The recent Elonification of the term strips the water-sharing, the intimacy, the danger. Heinlein’s grok was reciprocal and transformative - you couldn’t grok something without being changed by it. It was closer to communion than computation.
The grook/grok assonance isn’t accidental. Both are compression technologies. Both trust that less can carry more. Both originated with Europeans who stood at odd angles to their cultures - a Dane under Nazi occupation, a Midwestern American imagining Martians to see Earth clearly.
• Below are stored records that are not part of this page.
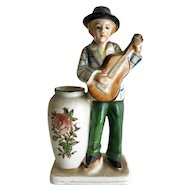 Vintage ceramic man playing guitar with vase - signed EL
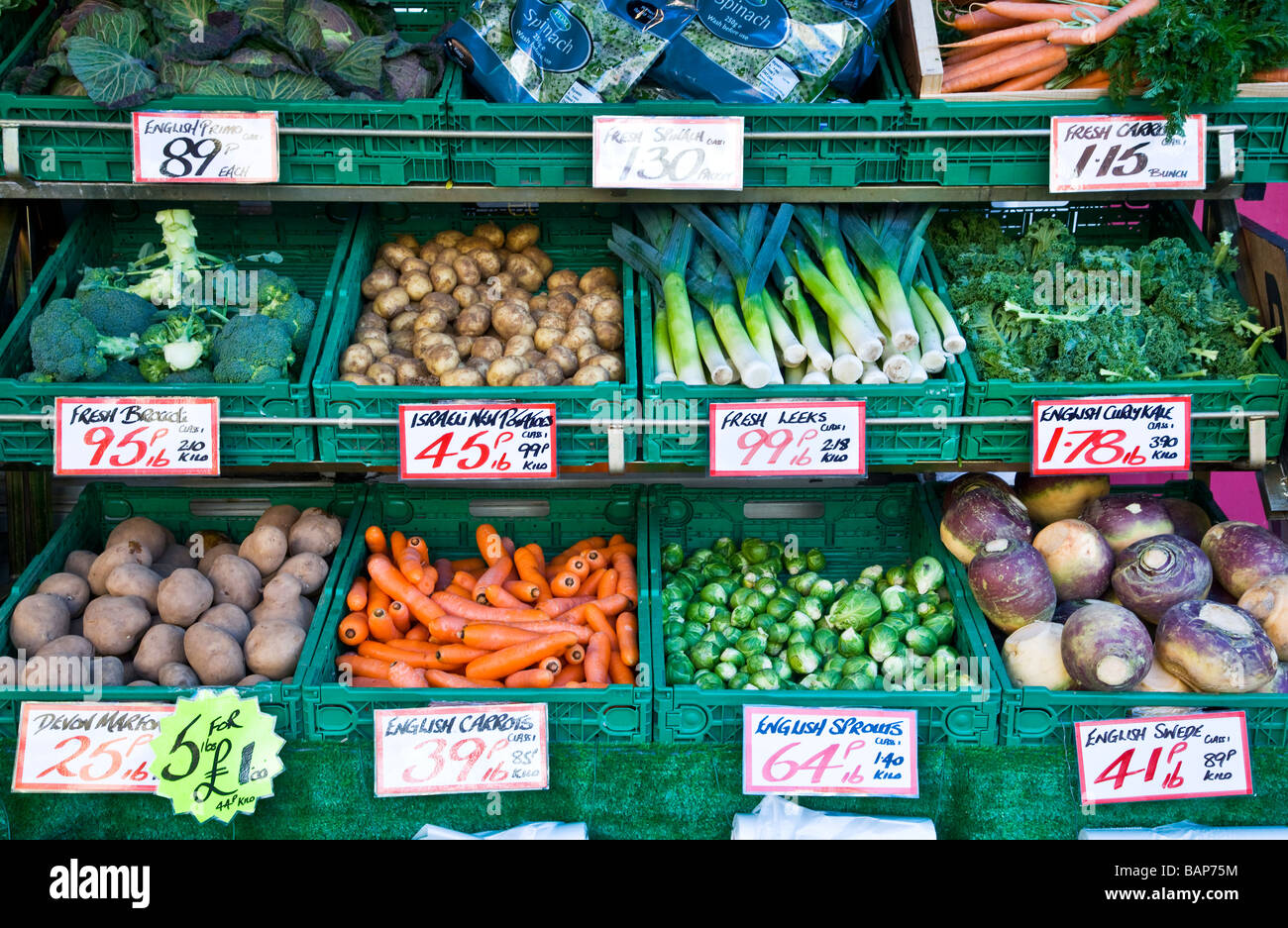 Mixed fresh vegetables in tiered display outside a greengrocer shop or store in England UK - Stock Image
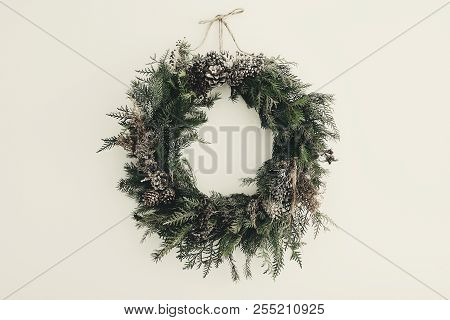 Modern Christmas Wreath. Stylish Rustic Christmas Wreath With Pine Cones,fir Branches,snow, Hanging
Somewhere in this morning’s reading, Claude offered to write me a grook. Two arrived:
AT FIVE AM
The ape reads science,
Spock reads verse.
Which is the blessing?
Which the curse?
Dawn replies
in grey and rose:
neither knows
and neither chose.
And:
SAMPLE SIZE
One ape, one life,
one data set.
No replication—
no regret.
That second one stopped me. It arrived quickly, which usually means it was waiting.
The whole scientific apparatus of replication and peer review exists because we distrust the singular. But a life can’t be peer-reviewed. It just runs, once, and the data is the living of it.
I’m not wrestling the future into submission. I’m surfing - which isn’t fighting or solving. The surfer doesn’t make the wave. They read it, respond, stay in dynamic balance with something vastly more powerful than themselves. Maybe that’s the move at seventy-one. Not solving eternity but instrumenting the present with sufficient resolution that patterns become visible. These Coffee with Claude essays aren’t prediction; they’re crystallization. Seed bank work.
One grook more, then to the hot tub:
I’d like to know
what this whole show
is about
before it’s out.
Wouldn’t we all. But the murmuration doesn’t need to know where it’s going to be beautiful. The coalition of selves that types these words doesn’t require resolution to be coherent. The data set of one is still data.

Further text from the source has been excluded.